Several different concepts could be labelled a “multiverse”, but I am advocating one particular multiverse concept, that arising from what cosmologists call the “eternal inflation” version of Big Bang cosmology [3], which was developed to explain observations of our universe and predictions from this model have since been verified, putting it on a sound footing.

I am arguing that if a scientific theory predicts consequences A, B, C and D, and if we then verify that A, B and C are indeed the case, thus giving us confidence in the theory, then we have sound reasons for accepting D even if D cannot be directly verified. Indeed, we would be obliged to accept D unless we can construct another equally good explanation of A, B and C.

The Big Bang model

As long ago as Isaac Newton, people realized that a static universe doesn’t actually work.

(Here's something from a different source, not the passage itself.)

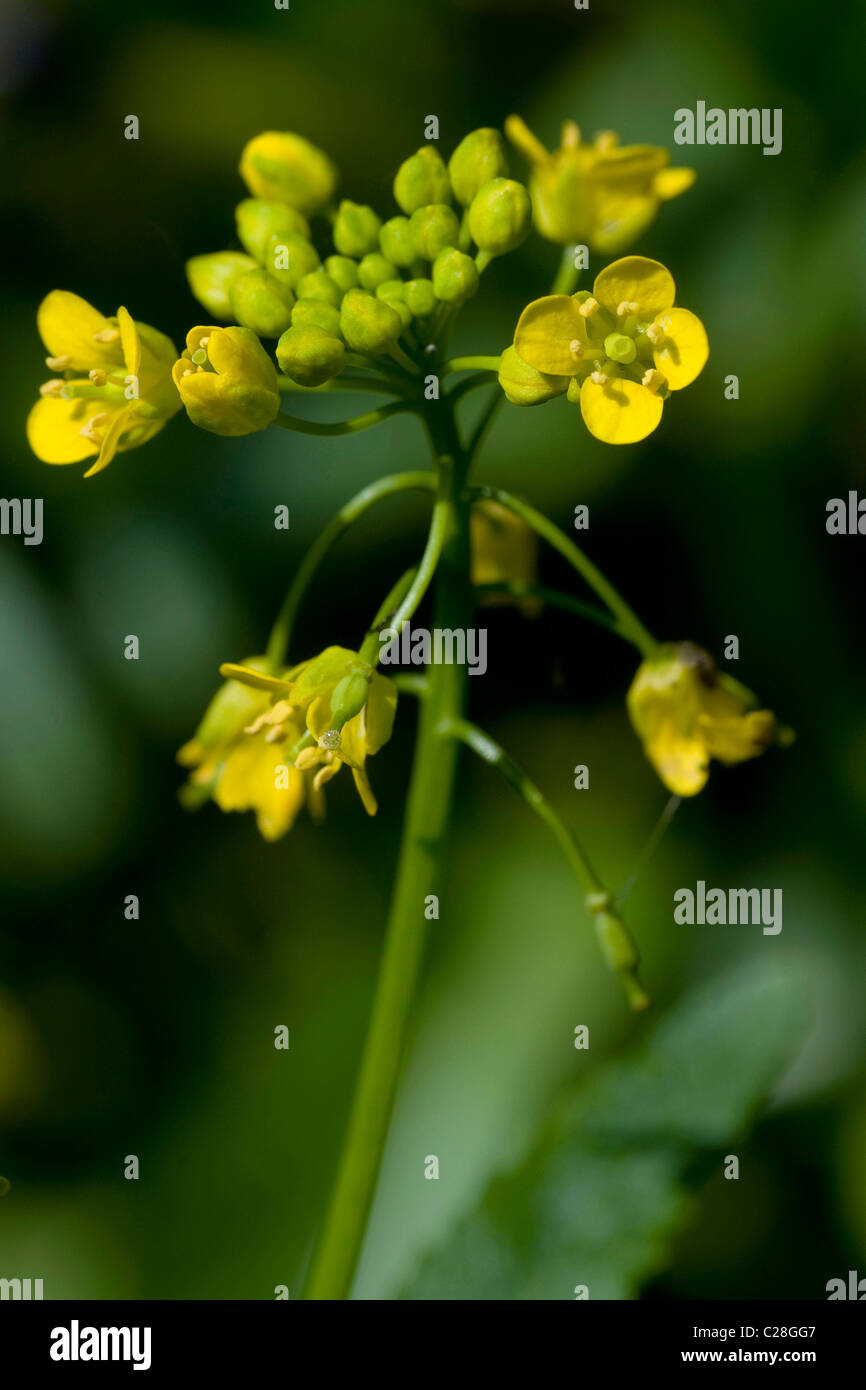 Great Yellowcress (Rorippa amphibia), flowering. - Stock Image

Stars and galaxies would fall together under gravity and thus they can no more be static than you could float a brick in mid air. But scientists ignored this — even Einstein rigged his equations to get a static universe — until Edwin Hubble produced empirical evidence that the galaxies are moving away from us. Observations tell us that our universe is expanding, and expanding in a uniform fashion as though space itself is expanding, carrying the galaxies along with it.

If one runs a uniform expansion backwards in time — say repeatedly halving all scale lengths and separations — eventually one arrives at a state with everything in the same place. However, we expect our understanding of physics to have broken down before any such “singularity,” and in particular we expect “quantum gravity” effects to dominate at a scale length of 10^-35 meters, called the “Planck length’.’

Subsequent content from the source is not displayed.